- **Activity**
Below are the records; copy each line in which "different" occurs.

Stored records:
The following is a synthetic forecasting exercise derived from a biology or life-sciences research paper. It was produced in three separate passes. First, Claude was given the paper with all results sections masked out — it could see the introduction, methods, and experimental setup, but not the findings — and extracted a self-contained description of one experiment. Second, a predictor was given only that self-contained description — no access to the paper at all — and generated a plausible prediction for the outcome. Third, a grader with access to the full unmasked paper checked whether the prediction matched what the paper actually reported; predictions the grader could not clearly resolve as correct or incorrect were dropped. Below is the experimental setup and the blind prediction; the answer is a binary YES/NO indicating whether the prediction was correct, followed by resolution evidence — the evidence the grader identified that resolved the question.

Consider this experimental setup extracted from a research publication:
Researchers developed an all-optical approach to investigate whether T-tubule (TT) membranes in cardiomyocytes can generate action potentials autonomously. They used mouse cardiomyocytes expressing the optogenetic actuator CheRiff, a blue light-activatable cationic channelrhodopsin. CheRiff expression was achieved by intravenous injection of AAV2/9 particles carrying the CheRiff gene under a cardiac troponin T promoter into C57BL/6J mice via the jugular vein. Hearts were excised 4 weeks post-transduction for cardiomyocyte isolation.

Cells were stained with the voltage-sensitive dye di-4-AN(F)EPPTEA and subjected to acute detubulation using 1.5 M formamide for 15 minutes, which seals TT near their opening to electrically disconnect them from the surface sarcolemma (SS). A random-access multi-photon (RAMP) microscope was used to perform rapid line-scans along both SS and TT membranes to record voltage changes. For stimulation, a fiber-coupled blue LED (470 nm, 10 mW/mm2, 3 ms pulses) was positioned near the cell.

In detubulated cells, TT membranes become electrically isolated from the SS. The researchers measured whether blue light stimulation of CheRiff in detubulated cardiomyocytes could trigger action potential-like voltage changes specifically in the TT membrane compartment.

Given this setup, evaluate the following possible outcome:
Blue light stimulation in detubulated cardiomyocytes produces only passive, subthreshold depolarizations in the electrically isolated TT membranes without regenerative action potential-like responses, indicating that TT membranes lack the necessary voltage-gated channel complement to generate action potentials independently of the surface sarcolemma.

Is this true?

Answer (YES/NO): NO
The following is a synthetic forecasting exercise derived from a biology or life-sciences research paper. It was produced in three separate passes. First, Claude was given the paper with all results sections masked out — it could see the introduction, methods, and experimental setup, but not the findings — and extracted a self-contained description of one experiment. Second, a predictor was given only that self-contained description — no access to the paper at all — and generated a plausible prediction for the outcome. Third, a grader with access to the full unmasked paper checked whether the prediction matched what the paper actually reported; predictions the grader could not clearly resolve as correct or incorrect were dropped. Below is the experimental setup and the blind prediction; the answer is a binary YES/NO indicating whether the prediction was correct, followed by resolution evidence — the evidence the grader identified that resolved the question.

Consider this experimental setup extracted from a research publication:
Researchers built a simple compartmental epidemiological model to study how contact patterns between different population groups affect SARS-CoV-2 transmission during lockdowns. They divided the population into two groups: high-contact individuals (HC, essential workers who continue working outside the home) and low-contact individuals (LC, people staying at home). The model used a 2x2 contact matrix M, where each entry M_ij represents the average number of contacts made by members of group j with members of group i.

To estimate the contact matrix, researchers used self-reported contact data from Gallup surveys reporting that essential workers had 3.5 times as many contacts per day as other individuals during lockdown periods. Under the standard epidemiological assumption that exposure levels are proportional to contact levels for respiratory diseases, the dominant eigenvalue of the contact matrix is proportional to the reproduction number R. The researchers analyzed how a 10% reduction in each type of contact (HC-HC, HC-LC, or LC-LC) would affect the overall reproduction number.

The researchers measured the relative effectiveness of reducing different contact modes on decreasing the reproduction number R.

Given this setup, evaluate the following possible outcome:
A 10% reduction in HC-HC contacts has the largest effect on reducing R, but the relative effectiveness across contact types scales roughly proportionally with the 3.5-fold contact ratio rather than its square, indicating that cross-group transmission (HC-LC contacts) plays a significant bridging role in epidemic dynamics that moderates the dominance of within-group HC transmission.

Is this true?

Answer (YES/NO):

- **The completed task**
Researchers built a simple compartmental epidemiological model to study how contact patterns between different population groups affect SARS-CoV-2 transmission during lockdowns. They divided the population into two groups: high-contact individuals (HC, essential workers who continue working outside the home) and low-contact individuals (LC, people staying at home). The model used a 2x2 contact matrix M, where each entry M_ij represents the average number of contacts made by members of group j with members of group i.
The researchers measured the relative effectiveness of reducing different contact modes on decreasing the reproduction number R.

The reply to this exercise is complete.